There’s more to Brooklyn’s On Boulder Street in Colorado Springs than meets the eye. The establishment, owned by cousins Ian and Nick Lee, is both a clandestine bar disguised as a swanky hat shop and the home of the duo’s small-batch distillery, Lee Spirits. “We realized we could make Brooklyn’s be what our guests wanted, while using it as a recipe and development lab to perfect the products,” says Ian. 

The pair started Lee Spirits in 2014 as a way to showcase their floral, pre-Prohibition-style gin and original recipes for gin-based cocktails. The Brooklyn’s bar and tasting room opened in 2015, giving the founders a way to serve classic quaffs such as the Bee’s Knees and gin fizzes directly to consumers. But there was one major caveat: State laws regarding tasting room cocktails deem it illegal to use any outside spirits, limiting the types of recipes they can execute. Solution: The Lees added more liquors to their company’s production list, making their own staples to take the place of branded Campari, vermouth, and absinthe. “The law actually helped us improve our products and branch out,” says Nick.

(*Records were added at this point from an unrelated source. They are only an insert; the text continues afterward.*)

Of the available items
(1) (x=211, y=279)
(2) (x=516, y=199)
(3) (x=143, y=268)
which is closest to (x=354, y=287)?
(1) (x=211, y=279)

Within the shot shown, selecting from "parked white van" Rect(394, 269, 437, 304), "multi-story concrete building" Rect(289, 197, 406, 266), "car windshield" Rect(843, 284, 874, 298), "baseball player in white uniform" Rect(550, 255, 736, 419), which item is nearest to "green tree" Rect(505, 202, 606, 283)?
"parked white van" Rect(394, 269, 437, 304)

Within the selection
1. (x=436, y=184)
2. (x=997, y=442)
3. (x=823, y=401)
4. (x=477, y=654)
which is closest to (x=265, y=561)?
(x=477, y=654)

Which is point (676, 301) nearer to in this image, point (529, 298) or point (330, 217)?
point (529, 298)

The cousins are currently working on even more tipples, including one that mimics Bénédictine, an herbal liqueur from France, as well as house-made triple sec. Other adjuncts they have perfected through trial and error, like the Forbidden Fruit, a spirit made with white grapefruit, Colorado honey, and spices; the Lees acquired a bottle of the original liqueur, developed by restaurateur Louis Bustanoby in the 1890s and produced by distiller Charles Jacquin et Cie until the 1970s, then reverse engineered their own version. 

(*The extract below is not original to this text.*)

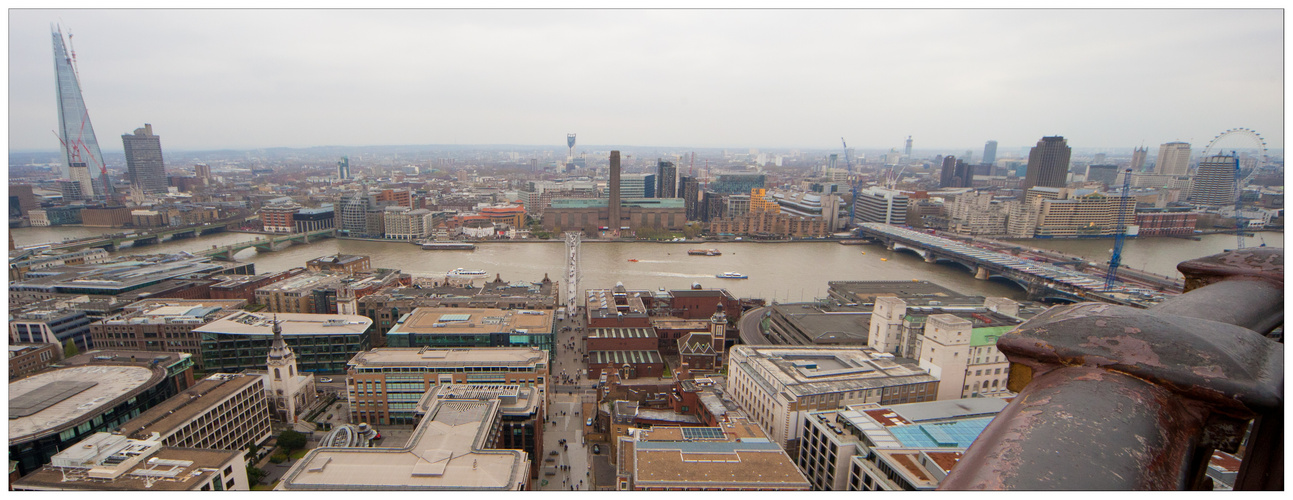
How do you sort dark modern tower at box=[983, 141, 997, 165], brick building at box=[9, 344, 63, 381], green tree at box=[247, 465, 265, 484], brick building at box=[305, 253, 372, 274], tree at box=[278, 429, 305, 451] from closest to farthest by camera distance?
green tree at box=[247, 465, 265, 484], tree at box=[278, 429, 305, 451], brick building at box=[9, 344, 63, 381], brick building at box=[305, 253, 372, 274], dark modern tower at box=[983, 141, 997, 165]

“Our goal is to maintain one foot in the past and one foot in the future,” says Nick. “For example, the dry gin is a recipe from the past and the lavender gin is a modern style. This gives us a real diversity at the bar.”

Brooklyn's on Boulder
Brooklyn’s on Boulder in Colorado Springs. Photo courtesy of Lee Spirits

While dozens of bottles, including crème de rose, alpine liquor, and lavender gin, are made entirely in-house, the base corn spirit for some of their other creations comes from an unnamed outside distillery in Missouri. The Lees decided this would be the best way to focus on distilling the botanicals for their gin and give them more room to experiment. Plus, they love the quality of the base spirit, so they currently have no plans to produce their own.

Lee Spirits does have plans for expansion in other ways. The company will release more spirited varieties this winter and move its operations to a much larger space, with an additional tasting room, in Monument this coming summer. Lee Spirits already ships to Texas, Arizona, Oklahoma, and Kansas, but once there is capacity to make more small batches of sweet-and-floral crème de rose and spicy Ginfuego, other states will also get a taste of the Colorado brand.

If you go: Brooklyn’s On Boulder Street is open Monday–Saturday, 5 p.m.–12 a.m. and Sunday 4–9 p.m.; 110 E. Boulder St., Colorado Springs.